Kaum überzeugend wirkte die Rechtfertigung des Generalsekretärs des Organisationskomitees, Lalit Bhanot. „Es ist kein so großes Thema, dass wir uns dafür schämen sollten“, sagte Bhanot. „Jeder hat bei Sauberkeit andere Maßstäbe. Menschen aus den westlichen Industriestaaten haben andere Maßstäbe, gleichzeitig haben wir andere Maßstäbe.“ Vorsichtshalber kündigte das schottische Team am Mittwoch bereits an, die Anreise „um ein paar Tage“ zu verschieben, um den Organisatoren Zeit zu geben.

Indischer Außenminister zuversichtlich

Der indische Außenminister Somanahalli Mallaiah Krishna ist nichtsdestotrotz zuversichtlich, dass die Spiele erfolgreich stattfinden werden. „Die Commonwealth Games werden den internationalen Standards entsprechen, und wir erwarten uns, dass sie zu den erfolgreichsten Spielen aller Zeiten werden“, betonte er im Interview mit der BBC. Die Verzögerungen und Missgeschicke beim Bau der Anlagen begründete er mit heftigen Monsun-Regenfällen und die damit einhergehende Flut in Indien. Dadurch wären speziell die Säuberungsarbeiten in den Unterkünften gebremst worden.

Hochwasser

APA/EPA/Harashi Tyagi

Die Flut reicht bis an die neu gebauten Athletenunterkünfte (im Hintergrund).

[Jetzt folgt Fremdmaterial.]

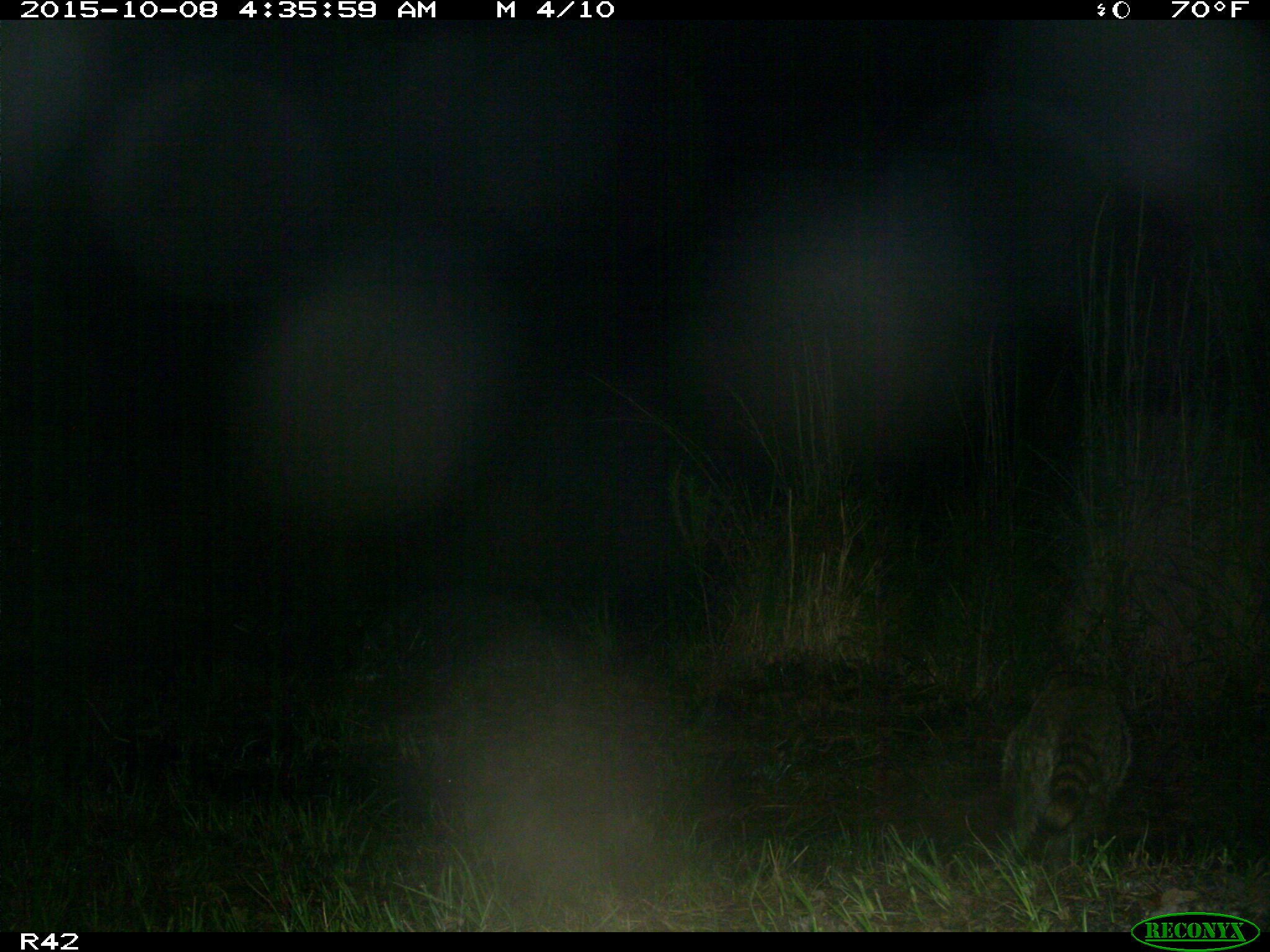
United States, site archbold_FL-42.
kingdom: Animalia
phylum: Chordata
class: Mammalia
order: Carnivora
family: Procyonidae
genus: Procyon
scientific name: Procyon lotor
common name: common raccoon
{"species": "Procyon lotor (common raccoon)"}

27 Verletzte bei Brückeneinsturz

Denn mit Putzen allein ist es nicht getan. Die Organisatoren werden zwar nicht müde zu betonen, dass zur Eröffnung der größten internationalen Sportveranstaltung des Jahres nach der Fußball-WM in Südafrika alles fertig sein wird. Immerhin hatten sie fast sieben Jahre Zeit. Doch erst am Dienstag stürzte eine neue Brücke ein, über die Fußgänger vom Parkplatz zum Nehru-Stadion gelangen sollten, wo die Spiele am 3. Oktober eröffnet werden sollen. 27 Menschen wurden dabei verletzt. Im selben Stadion brach am Mittwoch ein Teil einer Zwischendecke ein.

Eingestürzte Brücke beim Jahawarlal Nehru Stadion in Neu Delhi

APA/EPA/Anindito Mukherjee

Beim Einsturz einer neu gebauten Brücke wurden 27 Menschen verletzt.

Und das sind nicht die einzigen Probleme. Neu-Delhi befürchtet den schwersten Ausbruch von Denguefieber seit fünf Jahren, mehr als 2.400 Erkrankungen und mindestens vier Tote sind den Behörden bisher bekannt. Und die meisten Neuerkrankungen des von Moskitos übertragenen Denguefiebers werden normalerweise im Oktober gezählt - also genau dann, wenn die mehr als 7.000 Sportler aus den Commonwealth-Staaten in Indiens Hauptstadt um Medaillen kämpfen. Die Mücken fanden heuer in den vielen Baustellen, in denen wegen eines ungewöhnlich heftigen Monsuns das Wasser stand, optimale Brutbedingungen.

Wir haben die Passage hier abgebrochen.